Well, that was certainly… something.
I finished this novel over 24 hours ago and I’m still trying to collect my thoughts on it. Might as well start at the beginning. Be forewarned, there will be SPOILERS all over the place.
The story picks up right where “The Year of the Flood” left off. As Ren, Amanda, Toby, and Jimmy attempt to deal with the murderous Painballers, the Crakers approach and, due to their lack of knowledge and fear, help the Painballers slip their bonds and escape. Toby and the others return to the Gardeners/MaddAddamites’ cobb house with the Crakers in tow. Toby is reunited with Zeb, and her slight crush from the last novel blossoms into requited love. Meanwhile, Jimmy slips into a coma, and Toby becomes the new Craker storyteller, slipping on Jimmy’s red hat each evening to tell Zeb’s story – which Zeb relates in flashback to Toby himself. And while the humans and Crakers are adjusting to their new way of life together, the threat of the missing Painballers looms over their heads. And also, Zeb is looking for Adam, who it turns out is his brother and who hasn’t been seen since the great plague hit. And also also, some of the women are pregnant, possibly with Craker children (yup). And also also also, the pigoons are hanging around the cobb house and they hate the Painballers and want the humans to help them kill the Painballers, which the humans understand because the Crakers can talk telepathically to the pigoons. (More on that later.)
Yeah… so… it would appear that a lot happens in the book. But really, all of the action occurs very quickly and the majority of the book is devoted to Zeb’s back-story. Oh, and quite a lot of it also deals with Toby’s growing jealousy over her lover. She fears that he’s being unfaithful to her with one of the MaddAddamites, Swift Fox, and I hate hate HATED this whole storyline because it relegated an interesting female character who had agency and was strong and intelligent in the second book to being an insecure stereotype who questioned every word out of Zeb’s mouth and behaved irrationally.

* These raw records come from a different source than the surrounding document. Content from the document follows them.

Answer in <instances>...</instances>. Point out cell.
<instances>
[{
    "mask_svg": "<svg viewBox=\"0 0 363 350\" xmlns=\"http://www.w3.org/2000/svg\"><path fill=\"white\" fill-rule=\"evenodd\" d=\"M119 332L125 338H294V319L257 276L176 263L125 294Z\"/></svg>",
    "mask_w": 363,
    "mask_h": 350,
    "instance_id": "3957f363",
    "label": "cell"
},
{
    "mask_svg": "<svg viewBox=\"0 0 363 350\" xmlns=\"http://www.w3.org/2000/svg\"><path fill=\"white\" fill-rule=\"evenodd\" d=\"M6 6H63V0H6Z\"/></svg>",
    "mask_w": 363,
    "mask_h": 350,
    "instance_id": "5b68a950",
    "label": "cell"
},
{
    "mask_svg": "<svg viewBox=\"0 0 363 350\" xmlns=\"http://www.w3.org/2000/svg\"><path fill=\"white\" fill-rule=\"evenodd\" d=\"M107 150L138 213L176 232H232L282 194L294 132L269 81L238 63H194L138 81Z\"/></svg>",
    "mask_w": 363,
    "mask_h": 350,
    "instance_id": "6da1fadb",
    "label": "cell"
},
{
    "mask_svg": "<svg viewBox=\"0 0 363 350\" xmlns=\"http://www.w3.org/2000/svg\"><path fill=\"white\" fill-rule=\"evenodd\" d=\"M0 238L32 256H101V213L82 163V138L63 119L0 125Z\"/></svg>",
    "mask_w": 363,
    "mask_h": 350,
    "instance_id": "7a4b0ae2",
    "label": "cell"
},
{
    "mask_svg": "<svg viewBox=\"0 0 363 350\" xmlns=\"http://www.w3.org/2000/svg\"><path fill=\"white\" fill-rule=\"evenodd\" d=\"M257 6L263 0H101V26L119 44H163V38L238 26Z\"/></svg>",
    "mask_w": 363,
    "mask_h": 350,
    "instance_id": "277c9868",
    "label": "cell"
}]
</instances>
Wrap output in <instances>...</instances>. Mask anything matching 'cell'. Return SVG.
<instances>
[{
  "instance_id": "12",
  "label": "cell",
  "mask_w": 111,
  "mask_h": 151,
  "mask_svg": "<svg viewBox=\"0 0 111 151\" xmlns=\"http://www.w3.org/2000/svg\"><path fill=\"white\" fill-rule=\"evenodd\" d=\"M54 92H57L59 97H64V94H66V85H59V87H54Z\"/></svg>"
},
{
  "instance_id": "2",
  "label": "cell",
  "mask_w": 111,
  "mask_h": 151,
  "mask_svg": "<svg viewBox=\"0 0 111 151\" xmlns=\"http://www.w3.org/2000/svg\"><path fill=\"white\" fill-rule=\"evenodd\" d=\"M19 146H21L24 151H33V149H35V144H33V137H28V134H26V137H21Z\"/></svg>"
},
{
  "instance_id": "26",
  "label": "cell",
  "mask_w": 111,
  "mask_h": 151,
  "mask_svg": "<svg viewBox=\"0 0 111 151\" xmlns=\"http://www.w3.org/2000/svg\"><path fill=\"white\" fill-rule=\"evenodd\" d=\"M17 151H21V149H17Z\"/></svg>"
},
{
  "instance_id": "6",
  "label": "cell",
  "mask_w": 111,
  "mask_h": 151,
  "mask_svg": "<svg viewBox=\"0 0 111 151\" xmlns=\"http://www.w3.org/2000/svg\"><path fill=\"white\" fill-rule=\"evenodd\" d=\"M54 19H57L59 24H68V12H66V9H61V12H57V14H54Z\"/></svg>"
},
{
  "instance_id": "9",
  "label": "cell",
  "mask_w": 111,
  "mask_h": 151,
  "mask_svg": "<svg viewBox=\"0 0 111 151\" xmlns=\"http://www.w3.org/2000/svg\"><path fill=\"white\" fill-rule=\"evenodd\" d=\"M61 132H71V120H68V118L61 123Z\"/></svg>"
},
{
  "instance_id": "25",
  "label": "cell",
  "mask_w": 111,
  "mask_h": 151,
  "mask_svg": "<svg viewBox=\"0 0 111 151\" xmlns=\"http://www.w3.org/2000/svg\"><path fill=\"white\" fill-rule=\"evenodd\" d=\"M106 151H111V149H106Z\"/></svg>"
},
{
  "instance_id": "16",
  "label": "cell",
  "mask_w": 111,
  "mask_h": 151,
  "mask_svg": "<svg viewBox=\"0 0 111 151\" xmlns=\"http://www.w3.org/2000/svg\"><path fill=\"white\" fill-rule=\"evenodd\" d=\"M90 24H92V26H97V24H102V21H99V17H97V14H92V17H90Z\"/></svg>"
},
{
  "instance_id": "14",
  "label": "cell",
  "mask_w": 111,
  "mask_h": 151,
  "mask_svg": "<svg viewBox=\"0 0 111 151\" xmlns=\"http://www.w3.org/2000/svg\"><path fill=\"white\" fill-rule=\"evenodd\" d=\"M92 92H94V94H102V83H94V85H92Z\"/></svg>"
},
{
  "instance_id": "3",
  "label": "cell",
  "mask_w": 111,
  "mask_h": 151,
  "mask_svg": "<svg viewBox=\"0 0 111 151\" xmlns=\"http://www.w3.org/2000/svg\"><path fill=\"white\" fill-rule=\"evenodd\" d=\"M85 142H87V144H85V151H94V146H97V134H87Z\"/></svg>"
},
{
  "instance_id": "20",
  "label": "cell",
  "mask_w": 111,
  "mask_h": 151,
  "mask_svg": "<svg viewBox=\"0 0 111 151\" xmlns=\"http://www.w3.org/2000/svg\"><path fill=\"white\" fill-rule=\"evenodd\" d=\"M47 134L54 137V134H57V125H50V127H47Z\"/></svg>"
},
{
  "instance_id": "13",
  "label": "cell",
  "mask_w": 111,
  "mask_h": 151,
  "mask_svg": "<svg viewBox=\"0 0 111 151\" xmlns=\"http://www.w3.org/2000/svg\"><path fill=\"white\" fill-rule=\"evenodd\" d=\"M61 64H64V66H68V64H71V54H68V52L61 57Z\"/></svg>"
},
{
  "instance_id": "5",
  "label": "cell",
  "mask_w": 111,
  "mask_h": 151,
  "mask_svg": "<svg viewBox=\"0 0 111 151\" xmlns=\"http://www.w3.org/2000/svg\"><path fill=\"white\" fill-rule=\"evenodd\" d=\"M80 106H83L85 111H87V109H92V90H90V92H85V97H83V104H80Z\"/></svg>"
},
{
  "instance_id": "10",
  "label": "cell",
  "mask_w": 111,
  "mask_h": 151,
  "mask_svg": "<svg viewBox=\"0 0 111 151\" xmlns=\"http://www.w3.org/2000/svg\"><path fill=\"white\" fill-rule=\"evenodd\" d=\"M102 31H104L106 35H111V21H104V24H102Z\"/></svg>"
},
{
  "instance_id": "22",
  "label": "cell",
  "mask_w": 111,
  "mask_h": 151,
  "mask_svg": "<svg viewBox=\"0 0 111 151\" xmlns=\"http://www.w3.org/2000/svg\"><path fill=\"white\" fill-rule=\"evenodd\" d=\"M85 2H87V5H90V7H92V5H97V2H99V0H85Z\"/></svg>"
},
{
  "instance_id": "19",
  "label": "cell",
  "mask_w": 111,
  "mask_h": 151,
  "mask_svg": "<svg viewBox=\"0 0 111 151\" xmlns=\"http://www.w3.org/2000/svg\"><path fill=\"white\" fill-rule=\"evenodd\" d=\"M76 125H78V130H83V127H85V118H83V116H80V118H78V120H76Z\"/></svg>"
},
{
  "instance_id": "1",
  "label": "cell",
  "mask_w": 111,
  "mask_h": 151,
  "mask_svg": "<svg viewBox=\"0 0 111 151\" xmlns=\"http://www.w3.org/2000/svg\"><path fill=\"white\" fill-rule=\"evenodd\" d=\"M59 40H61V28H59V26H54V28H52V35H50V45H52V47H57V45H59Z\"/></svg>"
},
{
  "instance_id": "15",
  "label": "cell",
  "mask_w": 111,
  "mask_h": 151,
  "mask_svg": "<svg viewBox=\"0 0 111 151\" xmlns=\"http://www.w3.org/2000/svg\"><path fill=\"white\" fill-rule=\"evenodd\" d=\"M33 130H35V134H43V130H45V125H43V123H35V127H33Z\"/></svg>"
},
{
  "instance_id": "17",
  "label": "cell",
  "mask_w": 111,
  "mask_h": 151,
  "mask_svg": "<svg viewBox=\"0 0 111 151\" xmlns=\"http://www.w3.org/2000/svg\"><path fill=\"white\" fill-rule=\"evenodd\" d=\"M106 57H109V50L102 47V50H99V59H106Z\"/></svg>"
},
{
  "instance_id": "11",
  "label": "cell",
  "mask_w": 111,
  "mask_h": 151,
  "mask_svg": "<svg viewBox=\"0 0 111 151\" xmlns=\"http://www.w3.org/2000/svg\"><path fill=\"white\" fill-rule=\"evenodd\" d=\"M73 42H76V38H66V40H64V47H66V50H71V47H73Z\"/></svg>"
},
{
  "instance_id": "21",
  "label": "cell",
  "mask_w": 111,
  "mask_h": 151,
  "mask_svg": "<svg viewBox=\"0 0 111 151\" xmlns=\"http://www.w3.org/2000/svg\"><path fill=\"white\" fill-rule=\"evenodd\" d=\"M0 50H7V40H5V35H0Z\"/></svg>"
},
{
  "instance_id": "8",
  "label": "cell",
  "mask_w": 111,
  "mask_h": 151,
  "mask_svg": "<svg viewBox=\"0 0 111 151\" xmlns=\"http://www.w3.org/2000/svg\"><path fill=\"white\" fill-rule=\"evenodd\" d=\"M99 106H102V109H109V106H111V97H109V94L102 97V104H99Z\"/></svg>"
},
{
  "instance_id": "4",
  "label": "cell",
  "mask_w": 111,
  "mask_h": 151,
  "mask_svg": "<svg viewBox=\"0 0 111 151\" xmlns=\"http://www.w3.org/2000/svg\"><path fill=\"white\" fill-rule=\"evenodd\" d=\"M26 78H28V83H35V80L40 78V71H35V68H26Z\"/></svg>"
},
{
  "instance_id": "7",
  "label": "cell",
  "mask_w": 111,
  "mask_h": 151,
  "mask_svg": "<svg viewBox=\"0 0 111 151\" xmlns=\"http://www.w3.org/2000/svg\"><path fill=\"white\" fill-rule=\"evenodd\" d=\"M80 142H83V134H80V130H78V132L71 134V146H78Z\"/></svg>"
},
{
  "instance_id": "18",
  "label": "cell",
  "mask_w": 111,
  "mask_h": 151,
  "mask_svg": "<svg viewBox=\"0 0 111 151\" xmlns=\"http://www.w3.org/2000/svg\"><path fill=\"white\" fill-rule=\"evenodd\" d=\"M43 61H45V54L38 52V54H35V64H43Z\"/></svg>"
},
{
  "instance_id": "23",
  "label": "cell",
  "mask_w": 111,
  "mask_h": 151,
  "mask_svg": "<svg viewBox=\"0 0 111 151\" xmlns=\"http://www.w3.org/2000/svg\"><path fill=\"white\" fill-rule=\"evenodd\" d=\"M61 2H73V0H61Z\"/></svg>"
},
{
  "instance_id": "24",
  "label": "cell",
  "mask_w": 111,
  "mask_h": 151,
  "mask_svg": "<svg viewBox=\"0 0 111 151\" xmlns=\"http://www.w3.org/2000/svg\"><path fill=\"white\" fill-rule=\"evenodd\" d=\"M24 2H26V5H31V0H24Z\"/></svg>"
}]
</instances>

Whatever Atwood’s whole point was by assassinating Toby’s character in this manner was totally lost on me.
But let’s get back to the pigoons. This was by far my least favorite part of the trilogy, and quite frankly, the moment where the series went from rather plausible to totally outlandish. Up until the third book, I thought that the majority of the science and technology presented in the novels was something that could possibly one day be real: all the plastic surgery, the gene modifications, the spliced animals, the sprayguns, the bullet trains, even the plague seemed like they could honestly be a few decades away from actually happening. Hell, even the Crakers themselves didn’t seem too farfetched. But then it’s discovered that the pigoons and the Crakers can talk to each other with their minds and at that point I just sort of threw up my hands and said, “Ok, sure, WHATEVER.” That was the moment when the series went from science fiction to science fiction in my mind, and I realize that might not seem like a big distinction but it really changed everything for me.
While it was interesting to learn more about Zeb and Adam, this novel really didn’t need to be written. Atwood could have stopped with “The Year of the Flood” and that would have been fine. This novel didn’t advance the plot any and honestly had barely any plot itself, unless you consider the vague threat of the Painballers and their ultimate dispatching in ONE chapter (and we don’t even read about the action, it’s recounted by a Craker in his broken English) to be the main plot of the novel. The characters all felt like faded photocopies of themselves – Ren was one of the narrators of the second novel and she barely registered as a character in this one (and her basic storyline was that she was pregnant, which, UGH).
Would I recommend this trilogy? I would recommend reading the first two books if you love dystopian literature and Atwood’s writing. I would not recommend “MaddAddam” unless you’re a completionist who cannot bear to leave a series unfinished. I actually went back and downgraded my rating for this book after thinking about it. It almost feels like Atwood didn’t want to write a trilogy, and simply cranked this one out quickly to satisfy her readers or, maybe, her contract.